Baca berita tanpa iklan. Gabung Kompas.com+

Ratumas Sina, Perempuan Belia Asal Jambi yang Tak Gentar Melawan Belanda

Kompas.com - 11/11/2020, 16:05 WIB
Suwandi,
Abba Gabrillin

Tim Redaksi


JAMBI, KOMPAS.com - Pejuang perempuan yang masih belia dan ditakuti Belanda adalah Ratumas Sina.

Pada masa sebelum kemerdekaan, Ratumas Sina turut mewarnai perjuangan kaum lelaki.

Ratumas Sina lahir di Kampung Pudak, Kumpeh, pada 1887.

Dia seorang putri tunggal dari pernikahan Datuk Raden Nonot, dari Suku Kraton, dengan Ratumas Milis binti Pangeran Mat Jasir.

Baca juga: Pahlawan 12 Asal Babel Diusulkan Jadi Pahlawan Nasional

Ratumas Sina adalah saudara sepupu Ratumas Zainab.

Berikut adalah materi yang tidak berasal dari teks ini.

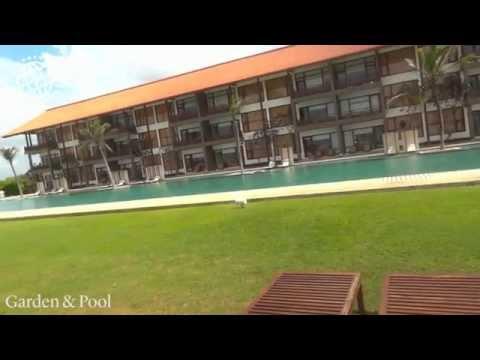 Ananthaya Resort And Spa ,Karukkupane,Chilaw, Sri Lanka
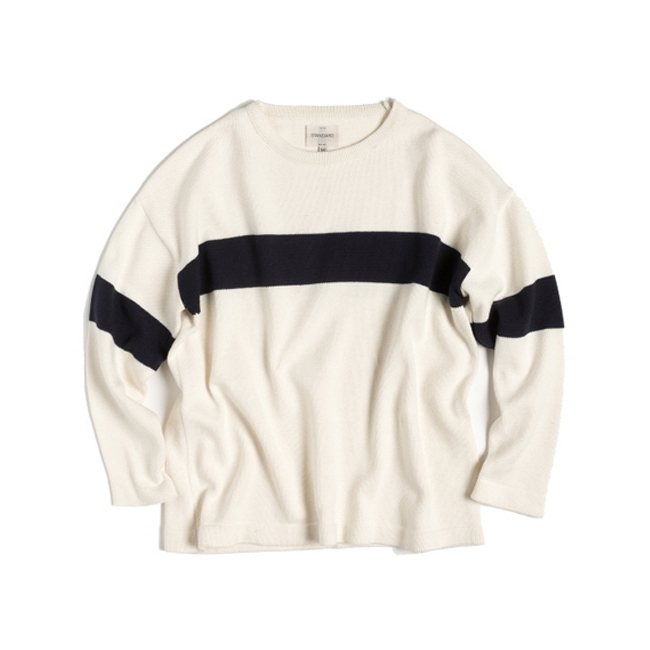 "Stripe Knit ""IVORY"" ONLINE ONLY"
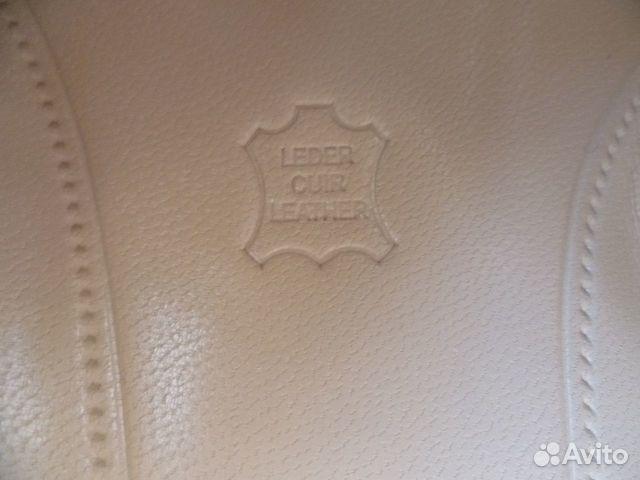 Gabor 41-42 новые женские кожаные туфли  89585853262 купить 4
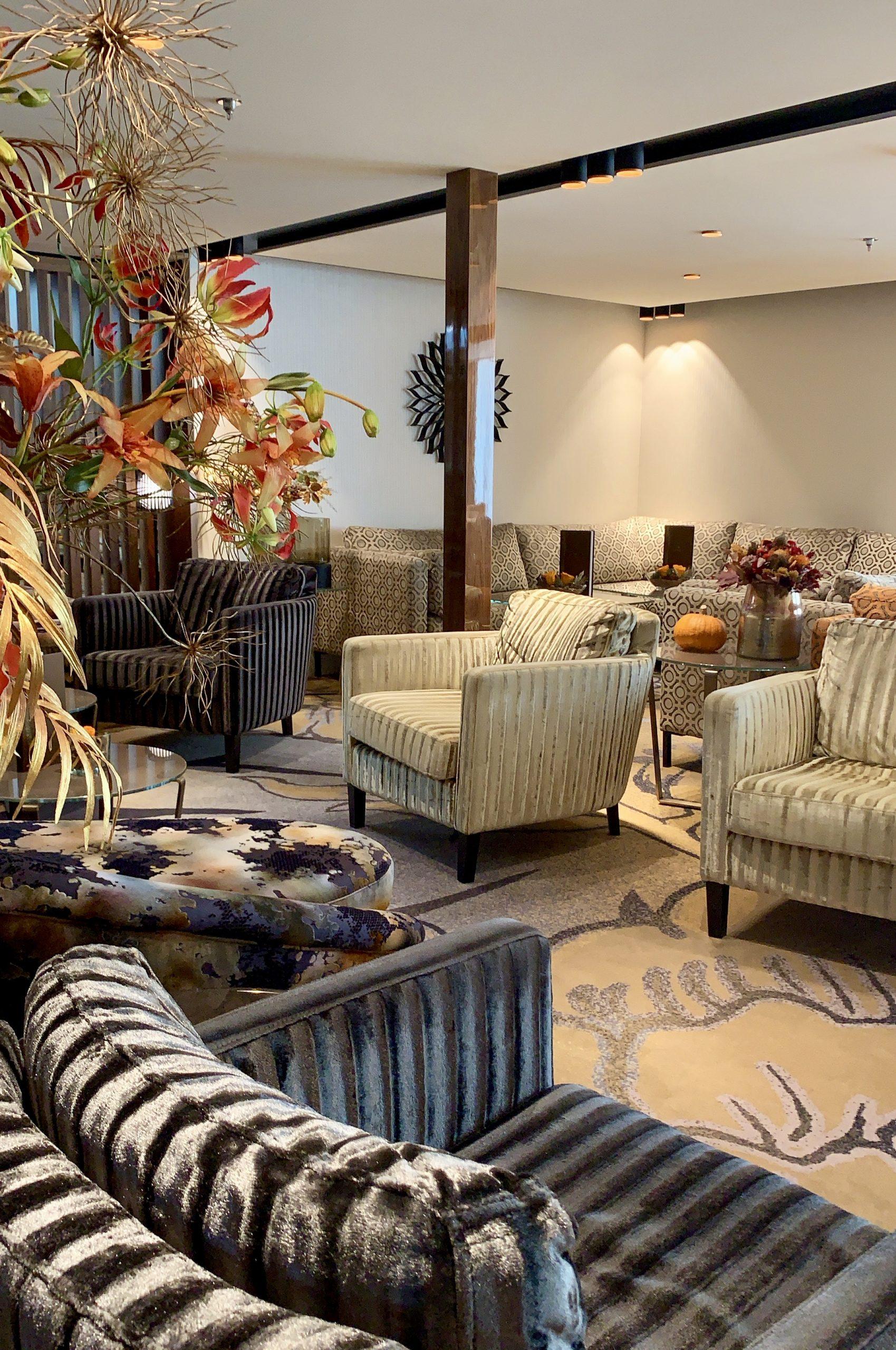 lounge on the AmaMagna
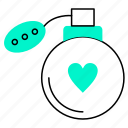 heart, love, perfume, valentine icon
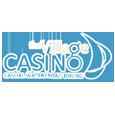 The village casino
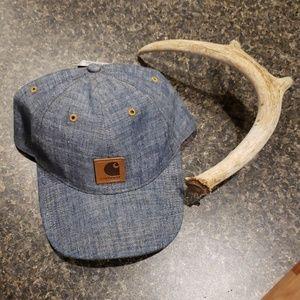 """""""5/$25"""" NWT Carhartt hat"""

Sejak bayi hingga kanak-kanak, dia dibesarkan dalam kawasan perkebunan di Paal VIII, belakang Kampung Pudak.

"Sejak dia menikah pada usia 13 tahun, Ratumas Sina mulai ikut berperang melawan Belanda bersama suaminya," kata peneliti sejarah Jambi, Ali Surakhman, melalui sambungan telepon, Selasa (10/11/2020).

Dia mengatakan, pada awal 1900, saat memasuki usia 13 tahun, Ratumas Sina dinikahkan dengan salah seorang cucu dari Pangeran Poespo dari kerabat Ibunya, Permas Kadipan yang menjadi raja di Merangin.

Suaminya, menurut Ali, belum diketahui namanya hingga saat ini.

Baca juga: Selama 1 Tahun, Keuntungan Jual Madu Banten Palsu Mencapai Rp 8 Miliar

Namun, dia adalah seorang pimpinan pasukan perang di bawah komando panglima perang Pangeran Haji Umar.

Panglima perang Haji Umar ini bergerilya dan memukul Belanda di wilayah Merangin, Sarolangun, Bungo, Tebo, dan Kerinci.

Panglima perang yang paling ditakuti Belanda ini adalah paman dari Ratumas Sina.

Setelah menikah, Ratumas Sina juga mengangkat senjata bersama pasukan Haji Umar dan suaminya.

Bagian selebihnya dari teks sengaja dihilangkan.